Virologist Daniel Perez and his team of researchers at the University of Maryland came to their conclusions by studying how the virus operates in ferrets. (Ferrets were chosen because they have been shown to be an accurate model for human flu infection.)

They inoculated the weasels with H1N1 plus one strain of seasonal flu: either another H1N1 strain or an H3N2 virus in a laboratory setting. Only the swine flu virus was transmitted from co-infected ferrets to uninfected ferrets; there was no evidence that either seasonal flu viruses were transmitted.

That lends further evidence that H1N1 will probably predominate in the coming flu season, the researchers conclude.

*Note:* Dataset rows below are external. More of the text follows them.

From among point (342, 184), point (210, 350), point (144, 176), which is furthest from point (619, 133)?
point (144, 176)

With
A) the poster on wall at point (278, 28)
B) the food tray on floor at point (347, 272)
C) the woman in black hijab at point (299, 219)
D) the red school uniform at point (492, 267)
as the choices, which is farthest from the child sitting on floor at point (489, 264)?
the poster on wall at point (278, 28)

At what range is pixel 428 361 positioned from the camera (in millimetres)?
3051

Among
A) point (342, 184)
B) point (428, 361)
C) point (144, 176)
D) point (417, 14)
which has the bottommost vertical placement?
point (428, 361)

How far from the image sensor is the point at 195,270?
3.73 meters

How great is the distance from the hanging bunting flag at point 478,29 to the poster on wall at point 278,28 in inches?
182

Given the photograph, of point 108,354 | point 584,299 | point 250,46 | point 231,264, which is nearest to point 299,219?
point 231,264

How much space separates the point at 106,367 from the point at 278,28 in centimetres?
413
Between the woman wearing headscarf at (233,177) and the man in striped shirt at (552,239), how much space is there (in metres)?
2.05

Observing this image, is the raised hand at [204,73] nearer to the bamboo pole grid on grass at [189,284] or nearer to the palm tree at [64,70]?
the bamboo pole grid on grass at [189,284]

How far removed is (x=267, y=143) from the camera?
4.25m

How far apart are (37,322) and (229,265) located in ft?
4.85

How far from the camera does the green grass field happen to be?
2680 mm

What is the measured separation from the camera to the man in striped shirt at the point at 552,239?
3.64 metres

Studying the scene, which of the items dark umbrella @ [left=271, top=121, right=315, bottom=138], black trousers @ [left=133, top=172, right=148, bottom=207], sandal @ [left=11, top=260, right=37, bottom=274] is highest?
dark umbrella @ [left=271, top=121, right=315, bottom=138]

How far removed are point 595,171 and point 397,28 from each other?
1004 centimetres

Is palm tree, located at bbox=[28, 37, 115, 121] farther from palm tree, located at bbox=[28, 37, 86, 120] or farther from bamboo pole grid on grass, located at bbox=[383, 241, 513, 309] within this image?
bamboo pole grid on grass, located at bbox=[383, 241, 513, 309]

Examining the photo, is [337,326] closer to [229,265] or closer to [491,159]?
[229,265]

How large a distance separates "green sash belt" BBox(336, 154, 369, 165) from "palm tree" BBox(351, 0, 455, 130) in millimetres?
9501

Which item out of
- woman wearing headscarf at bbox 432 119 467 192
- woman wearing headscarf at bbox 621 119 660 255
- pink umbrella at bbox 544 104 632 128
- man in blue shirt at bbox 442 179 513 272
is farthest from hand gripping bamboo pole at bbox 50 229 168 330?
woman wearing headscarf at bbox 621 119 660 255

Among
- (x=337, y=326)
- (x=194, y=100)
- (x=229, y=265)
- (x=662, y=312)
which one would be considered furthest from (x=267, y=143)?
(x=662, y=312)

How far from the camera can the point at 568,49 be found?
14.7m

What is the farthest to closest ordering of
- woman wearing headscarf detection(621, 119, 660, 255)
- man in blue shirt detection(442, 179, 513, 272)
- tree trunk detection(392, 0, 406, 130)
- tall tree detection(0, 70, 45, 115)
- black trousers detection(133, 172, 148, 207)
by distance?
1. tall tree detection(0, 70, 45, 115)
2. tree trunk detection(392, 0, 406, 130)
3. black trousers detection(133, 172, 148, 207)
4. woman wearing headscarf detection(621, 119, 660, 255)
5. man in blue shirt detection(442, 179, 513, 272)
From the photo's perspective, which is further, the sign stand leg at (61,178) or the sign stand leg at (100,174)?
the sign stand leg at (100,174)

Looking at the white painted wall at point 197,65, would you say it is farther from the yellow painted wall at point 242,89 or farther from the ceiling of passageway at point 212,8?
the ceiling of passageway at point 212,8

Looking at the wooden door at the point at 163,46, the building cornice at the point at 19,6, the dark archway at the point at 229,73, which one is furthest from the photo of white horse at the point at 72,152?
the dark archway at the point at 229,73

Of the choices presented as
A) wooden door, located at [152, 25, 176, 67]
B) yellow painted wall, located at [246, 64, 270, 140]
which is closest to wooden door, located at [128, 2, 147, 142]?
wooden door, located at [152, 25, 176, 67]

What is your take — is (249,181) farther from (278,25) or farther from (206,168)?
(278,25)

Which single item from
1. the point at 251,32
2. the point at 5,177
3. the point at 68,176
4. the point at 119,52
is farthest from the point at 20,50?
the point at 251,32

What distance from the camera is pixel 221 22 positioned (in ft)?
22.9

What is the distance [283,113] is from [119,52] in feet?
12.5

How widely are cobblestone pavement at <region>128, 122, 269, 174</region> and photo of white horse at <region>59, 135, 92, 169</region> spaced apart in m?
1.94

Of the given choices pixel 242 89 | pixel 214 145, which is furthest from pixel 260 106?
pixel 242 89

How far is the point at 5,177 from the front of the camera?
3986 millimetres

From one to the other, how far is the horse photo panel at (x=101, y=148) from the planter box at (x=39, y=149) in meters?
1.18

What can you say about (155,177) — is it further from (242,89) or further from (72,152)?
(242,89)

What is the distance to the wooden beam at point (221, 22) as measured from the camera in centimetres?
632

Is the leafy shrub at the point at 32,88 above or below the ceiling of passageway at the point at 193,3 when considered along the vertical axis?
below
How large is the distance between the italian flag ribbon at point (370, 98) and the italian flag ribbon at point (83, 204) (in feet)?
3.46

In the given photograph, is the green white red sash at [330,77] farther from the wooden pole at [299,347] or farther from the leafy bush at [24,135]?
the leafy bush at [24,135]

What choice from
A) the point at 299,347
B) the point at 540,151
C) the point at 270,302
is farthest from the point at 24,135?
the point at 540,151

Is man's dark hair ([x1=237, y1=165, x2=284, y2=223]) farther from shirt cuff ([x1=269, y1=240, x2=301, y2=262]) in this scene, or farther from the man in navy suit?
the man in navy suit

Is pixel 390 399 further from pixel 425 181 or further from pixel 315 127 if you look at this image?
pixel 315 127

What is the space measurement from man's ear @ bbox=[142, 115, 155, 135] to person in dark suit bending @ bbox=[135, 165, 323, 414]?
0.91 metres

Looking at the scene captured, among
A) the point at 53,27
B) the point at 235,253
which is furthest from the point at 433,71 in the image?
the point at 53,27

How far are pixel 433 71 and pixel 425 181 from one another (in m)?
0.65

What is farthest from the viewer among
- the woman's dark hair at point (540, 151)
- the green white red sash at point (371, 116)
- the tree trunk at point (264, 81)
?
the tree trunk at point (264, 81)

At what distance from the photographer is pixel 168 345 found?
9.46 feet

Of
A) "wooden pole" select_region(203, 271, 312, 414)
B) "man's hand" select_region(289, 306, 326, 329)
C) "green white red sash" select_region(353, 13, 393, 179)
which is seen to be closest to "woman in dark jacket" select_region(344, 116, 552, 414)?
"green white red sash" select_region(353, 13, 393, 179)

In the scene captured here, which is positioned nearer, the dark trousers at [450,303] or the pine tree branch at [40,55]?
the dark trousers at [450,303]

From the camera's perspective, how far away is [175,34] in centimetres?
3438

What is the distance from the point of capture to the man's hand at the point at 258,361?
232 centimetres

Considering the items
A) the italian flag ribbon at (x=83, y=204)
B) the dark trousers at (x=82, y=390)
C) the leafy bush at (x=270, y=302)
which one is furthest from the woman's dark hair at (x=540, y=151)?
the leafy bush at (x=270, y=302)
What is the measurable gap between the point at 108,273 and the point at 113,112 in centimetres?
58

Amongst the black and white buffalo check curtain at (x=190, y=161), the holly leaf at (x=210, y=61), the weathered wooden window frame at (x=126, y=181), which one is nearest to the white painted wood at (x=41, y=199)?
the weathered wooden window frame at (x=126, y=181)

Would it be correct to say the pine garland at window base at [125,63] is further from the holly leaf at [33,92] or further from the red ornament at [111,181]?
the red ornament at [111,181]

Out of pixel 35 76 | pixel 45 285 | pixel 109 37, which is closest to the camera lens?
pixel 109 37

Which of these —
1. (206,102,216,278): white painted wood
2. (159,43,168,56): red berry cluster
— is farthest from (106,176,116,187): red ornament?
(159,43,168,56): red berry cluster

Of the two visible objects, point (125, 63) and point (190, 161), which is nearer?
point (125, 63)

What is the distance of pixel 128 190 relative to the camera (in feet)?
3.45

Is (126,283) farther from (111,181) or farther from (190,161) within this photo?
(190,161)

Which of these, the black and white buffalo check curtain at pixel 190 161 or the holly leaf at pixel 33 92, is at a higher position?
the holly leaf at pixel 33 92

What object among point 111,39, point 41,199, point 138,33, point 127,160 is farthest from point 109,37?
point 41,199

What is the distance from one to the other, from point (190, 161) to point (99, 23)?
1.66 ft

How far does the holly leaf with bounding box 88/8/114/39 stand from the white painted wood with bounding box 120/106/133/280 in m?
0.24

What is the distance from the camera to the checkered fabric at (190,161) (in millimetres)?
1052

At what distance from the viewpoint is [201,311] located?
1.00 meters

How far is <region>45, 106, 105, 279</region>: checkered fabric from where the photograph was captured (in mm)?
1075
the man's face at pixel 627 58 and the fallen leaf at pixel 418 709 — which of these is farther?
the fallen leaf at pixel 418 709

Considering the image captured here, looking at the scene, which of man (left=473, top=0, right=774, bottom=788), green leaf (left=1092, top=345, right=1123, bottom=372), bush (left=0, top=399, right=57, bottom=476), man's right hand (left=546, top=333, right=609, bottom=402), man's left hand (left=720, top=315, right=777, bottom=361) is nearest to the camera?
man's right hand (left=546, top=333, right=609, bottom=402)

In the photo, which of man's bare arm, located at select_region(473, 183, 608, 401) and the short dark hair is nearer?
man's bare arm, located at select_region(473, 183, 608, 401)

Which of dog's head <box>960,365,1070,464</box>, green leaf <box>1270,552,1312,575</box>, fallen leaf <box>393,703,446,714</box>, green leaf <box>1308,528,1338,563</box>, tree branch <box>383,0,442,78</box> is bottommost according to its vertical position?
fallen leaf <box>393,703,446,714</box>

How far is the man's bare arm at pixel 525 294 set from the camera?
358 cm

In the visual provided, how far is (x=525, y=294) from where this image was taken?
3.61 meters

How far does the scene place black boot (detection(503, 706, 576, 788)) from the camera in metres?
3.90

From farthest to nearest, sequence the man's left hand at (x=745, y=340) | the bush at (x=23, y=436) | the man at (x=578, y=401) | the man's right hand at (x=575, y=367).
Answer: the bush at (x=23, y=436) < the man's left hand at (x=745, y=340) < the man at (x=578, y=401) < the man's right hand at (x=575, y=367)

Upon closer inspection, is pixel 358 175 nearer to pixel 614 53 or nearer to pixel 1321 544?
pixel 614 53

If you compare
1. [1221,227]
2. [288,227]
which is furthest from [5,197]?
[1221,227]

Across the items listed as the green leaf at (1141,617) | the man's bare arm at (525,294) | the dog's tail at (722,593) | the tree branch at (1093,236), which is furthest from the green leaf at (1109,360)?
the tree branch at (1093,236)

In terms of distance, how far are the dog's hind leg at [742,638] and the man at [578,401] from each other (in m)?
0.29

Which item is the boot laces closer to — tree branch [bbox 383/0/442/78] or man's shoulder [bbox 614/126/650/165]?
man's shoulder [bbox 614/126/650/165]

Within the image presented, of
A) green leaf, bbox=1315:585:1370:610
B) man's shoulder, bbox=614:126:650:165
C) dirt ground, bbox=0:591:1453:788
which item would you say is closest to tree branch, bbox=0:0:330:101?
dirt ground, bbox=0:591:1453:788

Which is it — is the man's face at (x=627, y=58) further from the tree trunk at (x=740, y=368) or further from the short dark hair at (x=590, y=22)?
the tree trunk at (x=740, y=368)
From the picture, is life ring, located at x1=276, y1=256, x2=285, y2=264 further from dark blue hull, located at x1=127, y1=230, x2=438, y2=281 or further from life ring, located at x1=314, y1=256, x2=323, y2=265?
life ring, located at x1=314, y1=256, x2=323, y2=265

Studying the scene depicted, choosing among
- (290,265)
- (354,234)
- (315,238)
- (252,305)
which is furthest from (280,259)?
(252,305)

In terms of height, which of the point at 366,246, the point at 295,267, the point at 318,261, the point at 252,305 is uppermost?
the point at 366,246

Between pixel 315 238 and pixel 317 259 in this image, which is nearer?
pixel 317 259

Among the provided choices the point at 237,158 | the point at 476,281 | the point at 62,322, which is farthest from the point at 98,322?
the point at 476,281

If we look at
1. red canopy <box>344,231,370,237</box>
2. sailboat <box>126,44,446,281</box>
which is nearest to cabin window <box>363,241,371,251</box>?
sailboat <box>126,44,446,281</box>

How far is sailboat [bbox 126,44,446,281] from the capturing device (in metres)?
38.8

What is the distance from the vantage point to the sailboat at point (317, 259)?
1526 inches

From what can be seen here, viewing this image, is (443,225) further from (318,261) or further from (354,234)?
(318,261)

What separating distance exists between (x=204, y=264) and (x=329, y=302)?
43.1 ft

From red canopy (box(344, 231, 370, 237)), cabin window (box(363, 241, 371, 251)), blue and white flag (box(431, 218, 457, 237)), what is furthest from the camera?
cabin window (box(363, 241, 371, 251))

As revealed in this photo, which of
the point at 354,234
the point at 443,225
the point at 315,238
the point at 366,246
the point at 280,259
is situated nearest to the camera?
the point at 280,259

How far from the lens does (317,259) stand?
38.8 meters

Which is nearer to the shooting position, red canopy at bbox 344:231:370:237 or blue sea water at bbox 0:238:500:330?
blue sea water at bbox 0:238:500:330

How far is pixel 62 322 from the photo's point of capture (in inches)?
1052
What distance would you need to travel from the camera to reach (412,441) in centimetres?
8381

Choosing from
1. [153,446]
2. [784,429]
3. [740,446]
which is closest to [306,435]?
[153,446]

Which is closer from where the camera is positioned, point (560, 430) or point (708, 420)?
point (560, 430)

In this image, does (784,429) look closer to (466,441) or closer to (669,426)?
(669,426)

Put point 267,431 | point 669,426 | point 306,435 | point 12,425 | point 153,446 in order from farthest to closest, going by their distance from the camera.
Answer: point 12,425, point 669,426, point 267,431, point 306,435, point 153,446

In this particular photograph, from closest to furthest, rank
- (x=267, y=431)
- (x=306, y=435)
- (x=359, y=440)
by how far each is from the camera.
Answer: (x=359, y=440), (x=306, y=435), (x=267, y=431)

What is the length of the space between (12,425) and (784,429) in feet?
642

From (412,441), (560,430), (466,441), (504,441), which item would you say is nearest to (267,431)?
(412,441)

The researchers also studied tissue from the ferrets' nasal cavities and found no evidence that the H1N1 virus had combined with the two seasonal flu viruses to form new, so-called reassortant viruses.

The findings suggest there may not be biological pressure for the new virus to re-combine with other circulating viruses, the researchers say.

"The H1N1 pandemic virus has a clear biological advantage over the two main seasonal flu strains and all the makings of a virus fully adapted to humans," Perez said in a statement announcing the findings.

Dr. Anthony S. Fauci, director of the National Institute of Allergy and Infectious Diseases (NIAID) says the research provides doctors with more clues about what to expect this flu season.

"This elegant study, conducted in a useful animal model of human influenza, provides important information about how the 2009 H1N1 influenza virus interacts with other flu virus strains," Fauci said in the statement.

The researchers also noted that some of the co-infected ferrets developed intestinal illness in addition to respiratory systems.

As well, those ferrets co-infected with the H3N2 strain seemed to develop more severe illness.

The researchers say more research is needed to see whether being infected by two strains at once might explain some of the deaths linked to swine flu.